In a rare moment of insight, one of the million-dollar television pundits recently said, "When the history of the 1984 presidential campaign is written, the name that will be remembered is that of Rev. Jesse Jackson." What the pundit undoubtedly had in mind was that Jackson would be remembered as the first black presidential candidate to be taken seriously by the white establishment. That fact alone is probably enough to get Jackson into the history books. And as the Jackie Robinson of presidential politics, Jackson has also rightly become a source of renewed pride and hope for millions of black Americans who haven't seen much to be hopeful about for a long time.
If all Jesse Jackson accomplished this year was to bring black America's demand for equality into the political mainstream, at least for a while, then his campaign would still count as a historic effort. But from the very beginning Jackson has insisted that his was not only a black campaign. Instead Jackson sought to call together a rainbow coalition around basic demands for social and economic justice and a new vision of America's role in the world.

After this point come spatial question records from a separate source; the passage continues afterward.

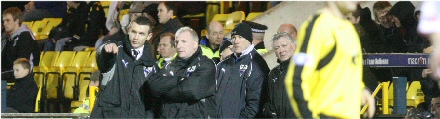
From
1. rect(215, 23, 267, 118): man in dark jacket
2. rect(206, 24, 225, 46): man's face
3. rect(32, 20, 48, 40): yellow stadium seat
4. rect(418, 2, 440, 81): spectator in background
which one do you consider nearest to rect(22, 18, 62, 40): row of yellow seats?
rect(32, 20, 48, 40): yellow stadium seat

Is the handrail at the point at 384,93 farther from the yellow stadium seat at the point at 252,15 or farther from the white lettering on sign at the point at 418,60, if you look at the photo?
the yellow stadium seat at the point at 252,15

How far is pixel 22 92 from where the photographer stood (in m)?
7.62

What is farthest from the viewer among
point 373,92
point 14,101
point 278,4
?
point 278,4

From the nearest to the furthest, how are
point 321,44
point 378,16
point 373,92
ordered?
point 321,44 → point 373,92 → point 378,16

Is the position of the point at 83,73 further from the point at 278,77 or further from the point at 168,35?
the point at 278,77

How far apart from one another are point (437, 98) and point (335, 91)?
9.26 ft

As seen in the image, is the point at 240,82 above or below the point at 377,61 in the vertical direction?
below

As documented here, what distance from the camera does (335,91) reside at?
320 cm

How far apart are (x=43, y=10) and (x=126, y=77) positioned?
224 inches

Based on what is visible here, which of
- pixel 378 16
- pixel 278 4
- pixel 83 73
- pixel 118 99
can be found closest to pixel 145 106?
pixel 118 99

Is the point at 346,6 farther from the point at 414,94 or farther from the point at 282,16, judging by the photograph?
the point at 282,16

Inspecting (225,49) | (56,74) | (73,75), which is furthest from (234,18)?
(225,49)

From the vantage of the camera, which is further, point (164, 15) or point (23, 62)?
point (23, 62)

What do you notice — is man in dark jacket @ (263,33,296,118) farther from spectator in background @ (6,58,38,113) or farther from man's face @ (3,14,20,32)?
man's face @ (3,14,20,32)
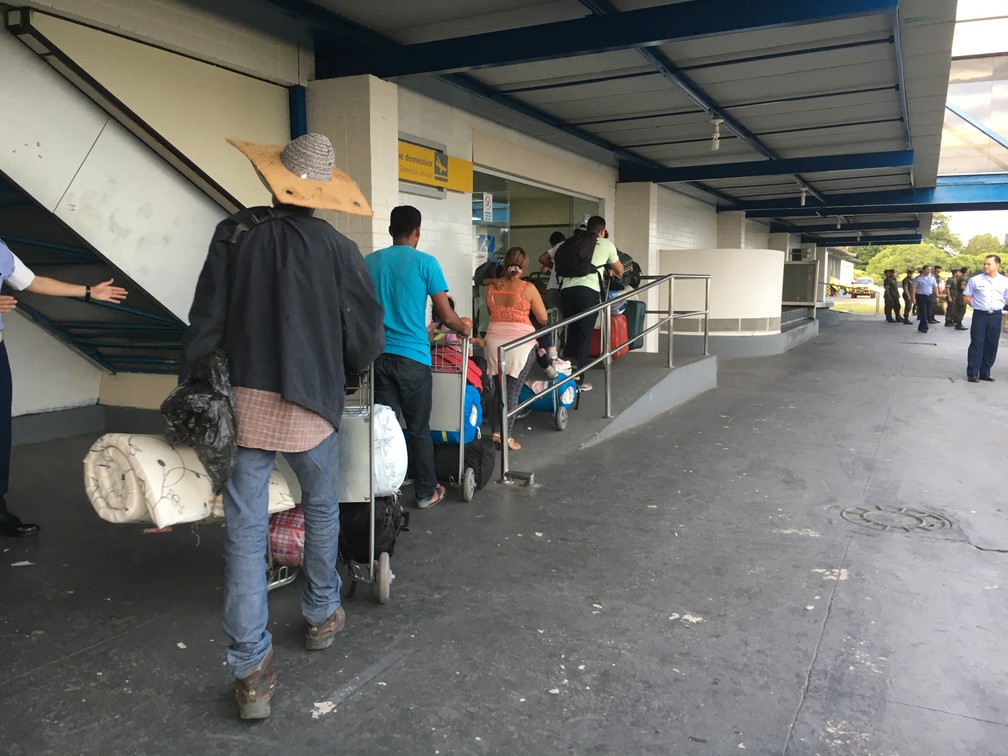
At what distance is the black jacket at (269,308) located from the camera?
7.92 ft

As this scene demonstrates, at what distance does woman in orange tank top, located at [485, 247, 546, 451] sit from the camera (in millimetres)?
5582

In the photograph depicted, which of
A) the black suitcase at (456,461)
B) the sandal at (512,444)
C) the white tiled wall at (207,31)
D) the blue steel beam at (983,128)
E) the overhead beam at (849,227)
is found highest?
the blue steel beam at (983,128)

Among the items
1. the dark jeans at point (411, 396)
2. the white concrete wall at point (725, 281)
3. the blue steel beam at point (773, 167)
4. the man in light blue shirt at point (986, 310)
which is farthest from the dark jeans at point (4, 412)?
the white concrete wall at point (725, 281)

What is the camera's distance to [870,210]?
63.6 feet

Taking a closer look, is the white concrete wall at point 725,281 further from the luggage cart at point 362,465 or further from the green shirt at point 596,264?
the luggage cart at point 362,465

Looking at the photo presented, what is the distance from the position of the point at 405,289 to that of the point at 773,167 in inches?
373

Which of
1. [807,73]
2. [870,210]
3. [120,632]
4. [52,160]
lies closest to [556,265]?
[807,73]

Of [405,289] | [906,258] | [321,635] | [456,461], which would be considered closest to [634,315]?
[456,461]

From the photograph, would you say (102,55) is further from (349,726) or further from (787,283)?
(787,283)

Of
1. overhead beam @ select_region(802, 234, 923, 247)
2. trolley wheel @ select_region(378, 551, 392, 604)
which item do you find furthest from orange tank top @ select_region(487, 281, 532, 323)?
overhead beam @ select_region(802, 234, 923, 247)

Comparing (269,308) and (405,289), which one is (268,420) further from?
(405,289)

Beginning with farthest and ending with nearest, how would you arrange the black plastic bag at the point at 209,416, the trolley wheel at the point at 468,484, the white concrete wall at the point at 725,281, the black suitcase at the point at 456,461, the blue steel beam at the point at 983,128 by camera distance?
the blue steel beam at the point at 983,128, the white concrete wall at the point at 725,281, the black suitcase at the point at 456,461, the trolley wheel at the point at 468,484, the black plastic bag at the point at 209,416

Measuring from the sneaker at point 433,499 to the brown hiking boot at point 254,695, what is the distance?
2136 mm

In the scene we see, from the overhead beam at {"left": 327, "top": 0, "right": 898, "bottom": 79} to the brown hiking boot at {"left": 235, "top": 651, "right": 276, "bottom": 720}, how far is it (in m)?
4.69
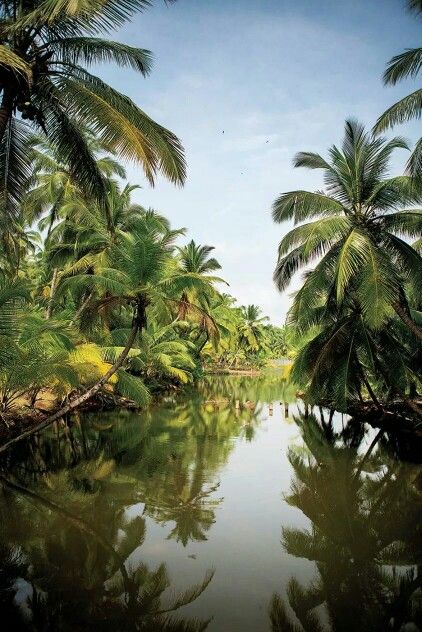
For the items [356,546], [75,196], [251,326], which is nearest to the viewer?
[356,546]

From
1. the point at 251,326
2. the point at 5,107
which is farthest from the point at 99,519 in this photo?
the point at 251,326

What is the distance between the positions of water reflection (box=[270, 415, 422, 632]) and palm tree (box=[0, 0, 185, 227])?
19.7 ft

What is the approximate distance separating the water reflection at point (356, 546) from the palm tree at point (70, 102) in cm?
600

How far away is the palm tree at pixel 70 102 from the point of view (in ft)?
19.3

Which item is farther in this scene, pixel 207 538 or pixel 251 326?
pixel 251 326

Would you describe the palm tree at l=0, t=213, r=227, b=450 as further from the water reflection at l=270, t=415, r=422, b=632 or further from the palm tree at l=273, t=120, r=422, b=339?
the water reflection at l=270, t=415, r=422, b=632

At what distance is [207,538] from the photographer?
6234 millimetres

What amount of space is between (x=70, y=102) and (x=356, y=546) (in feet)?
25.4

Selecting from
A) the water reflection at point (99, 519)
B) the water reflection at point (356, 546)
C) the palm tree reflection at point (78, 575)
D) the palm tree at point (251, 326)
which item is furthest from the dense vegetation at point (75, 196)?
the palm tree at point (251, 326)

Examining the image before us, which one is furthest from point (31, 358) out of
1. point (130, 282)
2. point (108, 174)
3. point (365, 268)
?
point (108, 174)

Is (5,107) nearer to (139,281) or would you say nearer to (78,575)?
(139,281)

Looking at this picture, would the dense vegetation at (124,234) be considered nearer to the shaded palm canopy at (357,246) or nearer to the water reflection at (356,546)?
the shaded palm canopy at (357,246)

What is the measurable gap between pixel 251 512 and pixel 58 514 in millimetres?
3147

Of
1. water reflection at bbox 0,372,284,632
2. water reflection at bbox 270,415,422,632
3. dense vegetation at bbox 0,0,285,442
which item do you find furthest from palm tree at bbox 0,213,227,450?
water reflection at bbox 270,415,422,632
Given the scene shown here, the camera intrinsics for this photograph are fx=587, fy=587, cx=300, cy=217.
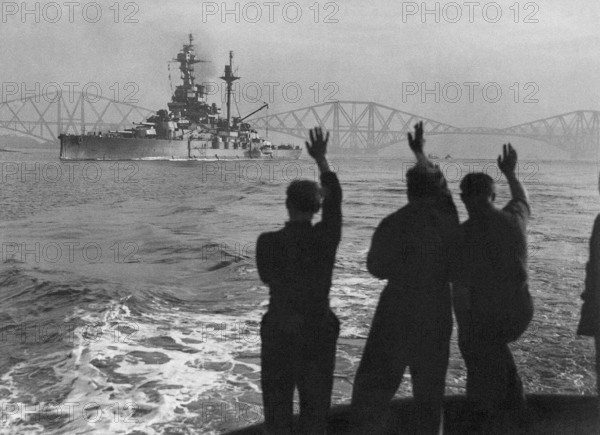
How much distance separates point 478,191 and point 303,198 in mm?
975

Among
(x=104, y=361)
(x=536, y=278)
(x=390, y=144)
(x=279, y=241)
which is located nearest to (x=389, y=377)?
(x=279, y=241)

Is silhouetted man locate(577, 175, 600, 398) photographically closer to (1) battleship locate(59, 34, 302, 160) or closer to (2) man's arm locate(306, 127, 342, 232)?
(2) man's arm locate(306, 127, 342, 232)

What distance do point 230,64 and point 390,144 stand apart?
41.7 metres

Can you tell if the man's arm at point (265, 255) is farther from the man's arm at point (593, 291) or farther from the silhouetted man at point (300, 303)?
the man's arm at point (593, 291)

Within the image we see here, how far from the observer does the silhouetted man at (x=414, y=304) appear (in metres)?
2.84

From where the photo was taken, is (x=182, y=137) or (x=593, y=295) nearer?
(x=593, y=295)

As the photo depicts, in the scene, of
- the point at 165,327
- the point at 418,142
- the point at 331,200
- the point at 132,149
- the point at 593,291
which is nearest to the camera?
the point at 331,200

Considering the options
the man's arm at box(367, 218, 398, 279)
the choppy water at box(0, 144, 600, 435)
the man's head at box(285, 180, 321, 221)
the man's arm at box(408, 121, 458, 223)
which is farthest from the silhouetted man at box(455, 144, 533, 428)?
the choppy water at box(0, 144, 600, 435)

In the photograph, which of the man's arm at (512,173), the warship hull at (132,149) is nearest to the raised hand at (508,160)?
the man's arm at (512,173)

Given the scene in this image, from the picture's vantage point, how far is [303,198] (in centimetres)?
266

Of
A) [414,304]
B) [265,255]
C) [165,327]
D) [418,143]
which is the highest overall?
[418,143]

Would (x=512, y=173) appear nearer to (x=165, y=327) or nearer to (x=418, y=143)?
(x=418, y=143)

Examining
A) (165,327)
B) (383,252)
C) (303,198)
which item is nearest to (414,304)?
(383,252)

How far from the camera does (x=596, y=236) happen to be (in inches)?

The building of a nationwide rainbow coalition was a pretty ambitious project for a campaign with little money, an inexperienced staff, and a late start. While the Jackson campaign occasionally made significant breakthroughs among Hispanic voters, especially in New York, and consistently scored a small but measurable percentage of the white vote, for the most part the multiracial "coalition of the locked-out" failed to materialize.